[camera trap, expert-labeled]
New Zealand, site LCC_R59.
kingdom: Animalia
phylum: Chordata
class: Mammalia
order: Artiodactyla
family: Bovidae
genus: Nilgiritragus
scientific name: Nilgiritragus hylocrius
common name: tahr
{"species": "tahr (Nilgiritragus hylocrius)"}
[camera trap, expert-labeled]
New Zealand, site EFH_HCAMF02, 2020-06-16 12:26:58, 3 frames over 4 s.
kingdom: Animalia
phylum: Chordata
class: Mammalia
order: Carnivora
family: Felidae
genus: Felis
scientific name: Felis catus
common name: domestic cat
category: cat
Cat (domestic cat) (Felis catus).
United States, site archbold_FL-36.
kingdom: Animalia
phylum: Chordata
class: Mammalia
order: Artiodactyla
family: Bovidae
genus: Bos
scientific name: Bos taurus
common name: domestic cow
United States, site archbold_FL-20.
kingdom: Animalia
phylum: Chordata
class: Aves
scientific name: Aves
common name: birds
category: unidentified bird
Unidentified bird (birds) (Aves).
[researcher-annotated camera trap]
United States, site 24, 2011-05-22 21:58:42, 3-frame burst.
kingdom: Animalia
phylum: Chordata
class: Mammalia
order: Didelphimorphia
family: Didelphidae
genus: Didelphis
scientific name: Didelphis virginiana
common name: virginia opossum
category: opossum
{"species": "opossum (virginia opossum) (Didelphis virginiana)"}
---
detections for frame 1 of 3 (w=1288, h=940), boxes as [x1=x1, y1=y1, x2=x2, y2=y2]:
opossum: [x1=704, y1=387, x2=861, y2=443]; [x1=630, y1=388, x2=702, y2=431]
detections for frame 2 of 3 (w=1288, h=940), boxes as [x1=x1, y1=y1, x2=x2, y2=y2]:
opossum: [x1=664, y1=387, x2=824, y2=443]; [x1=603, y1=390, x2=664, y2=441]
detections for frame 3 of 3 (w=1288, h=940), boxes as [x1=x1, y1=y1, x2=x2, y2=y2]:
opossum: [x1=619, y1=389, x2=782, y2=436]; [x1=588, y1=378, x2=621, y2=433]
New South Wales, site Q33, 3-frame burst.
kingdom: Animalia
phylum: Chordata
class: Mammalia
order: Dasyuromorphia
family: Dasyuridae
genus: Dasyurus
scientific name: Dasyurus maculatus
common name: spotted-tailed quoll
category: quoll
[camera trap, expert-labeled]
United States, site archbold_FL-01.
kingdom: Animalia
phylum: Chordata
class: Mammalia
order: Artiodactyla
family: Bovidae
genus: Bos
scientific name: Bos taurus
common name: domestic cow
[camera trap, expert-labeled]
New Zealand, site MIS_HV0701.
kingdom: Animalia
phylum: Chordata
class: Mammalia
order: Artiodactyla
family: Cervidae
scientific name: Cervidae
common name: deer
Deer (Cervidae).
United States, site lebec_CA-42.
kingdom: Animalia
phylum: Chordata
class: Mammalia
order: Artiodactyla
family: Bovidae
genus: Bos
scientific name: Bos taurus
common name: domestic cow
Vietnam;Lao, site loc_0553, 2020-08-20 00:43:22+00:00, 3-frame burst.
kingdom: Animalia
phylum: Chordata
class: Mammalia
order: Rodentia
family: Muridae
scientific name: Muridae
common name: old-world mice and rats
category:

* [What you have to do]:
Copy every entry exactly. Leave nothing out.

* [Response]:
[camera trap, expert-labeled]
New Zealand, site LCC_R59.
kingdom: Animalia
phylum: Chordata
class: Mammalia
order: Artiodactyla
family: Bovidae
genus: Nilgiritragus
scientific name: Nilgiritragus hylocrius
common name: tahr
{"species": "tahr (Nilgiritragus hylocrius)"}
[camera trap, expert-labeled]
New Zealand, site EFH_HCAMF02, 2020-06-16 12:26:58, 3 frames over 4 s.
kingdom: Animalia
phylum: Chordata
class: Mammalia
order: Carnivora
family: Felidae
genus: Felis
scientific name: Felis catus
common name: domestic cat
category: cat
Cat (domestic cat) (Felis catus).
United States, site archbold_FL-36.
kingdom: Animalia
phylum: Chordata
class: Mammalia
order: Artiodactyla
family: Bovidae
genus: Bos
scientific name: Bos taurus
common name: domestic cow
United States, site archbold_FL-20.
kingdom: Animalia
phylum: Chordata
class: Aves
scientific name: Aves
common name: birds
category: unidentified bird
Unidentified bird (birds) (Aves).
[researcher-annotated camera trap]
United States, site 24, 2011-05-22 21:58:42, 3-frame burst.
kingdom: Animalia
phylum: Chordata
class: Mammalia
order: Didelphimorphia
family: Didelphidae
genus: Didelphis
scientific name: Didelphis virginiana
common name: virginia opossum
category: opossum
{"species": "opossum (virginia opossum) (Didelphis virginiana)"}
---
detections for frame 1 of 3 (w=1288, h=940), boxes as [x1=x1, y1=y1, x2=x2, y2=y2]:
opossum: [x1=704, y1=387, x2=861, y2=443]; [x1=630, y1=388, x2=702, y2=431]
detections for frame 2 of 3 (w=1288, h=940), boxes as [x1=x1, y1=y1, x2=x2, y2=y2]:
opossum: [x1=664, y1=387, x2=824, y2=443]; [x1=603, y1=390, x2=664, y2=441]
detections for frame 3 of 3 (w=1288, h=940), boxes as [x1=x1, y1=y1, x2=x2, y2=y2]:
opossum: [x1=619, y1=389, x2=782, y2=436]; [x1=588, y1=378, x2=621, y2=433]
New South Wales, site Q33, 3-frame burst.
kingdom: Animalia
phylum: Chordata
class: Mammalia
order: Dasyuromorphia
family: Dasyuridae
genus: Dasyurus
scientific name: Dasyurus maculatus
common name: spotted-tailed quoll
category: quoll
[camera trap, expert-labeled]
United States, site archbold_FL-01.
kingdom: Animalia
phylum: Chordata
class: Mammalia
order: Artiodactyla
family: Bovidae
genus: Bos
scientific name: Bos taurus
common name: domestic cow
[camera trap, expert-labeled]
New Zealand, site MIS_HV0701.
kingdom: Animalia
phylum: Chordata
class: Mammalia
order: Artiodactyla
family: Cervidae
scientific name: Cervidae
common name: deer
Deer (Cervidae).
United States, site lebec_CA-42.
kingdom: Animalia
phylum: Chordata
class: Mammalia
order: Artiodactyla
family: Bovidae
genus: Bos
scientific name: Bos taurus
common name: domestic cow
Vietnam;Lao, site loc_0553, 2020-08-20 00:43:22+00:00, 3-frame burst.
kingdom: Animalia
phylum: Chordata
class: Mammalia
order: Rodentia
family: Muridae
scientific name: Muridae
common name: old-world mice and rats
category:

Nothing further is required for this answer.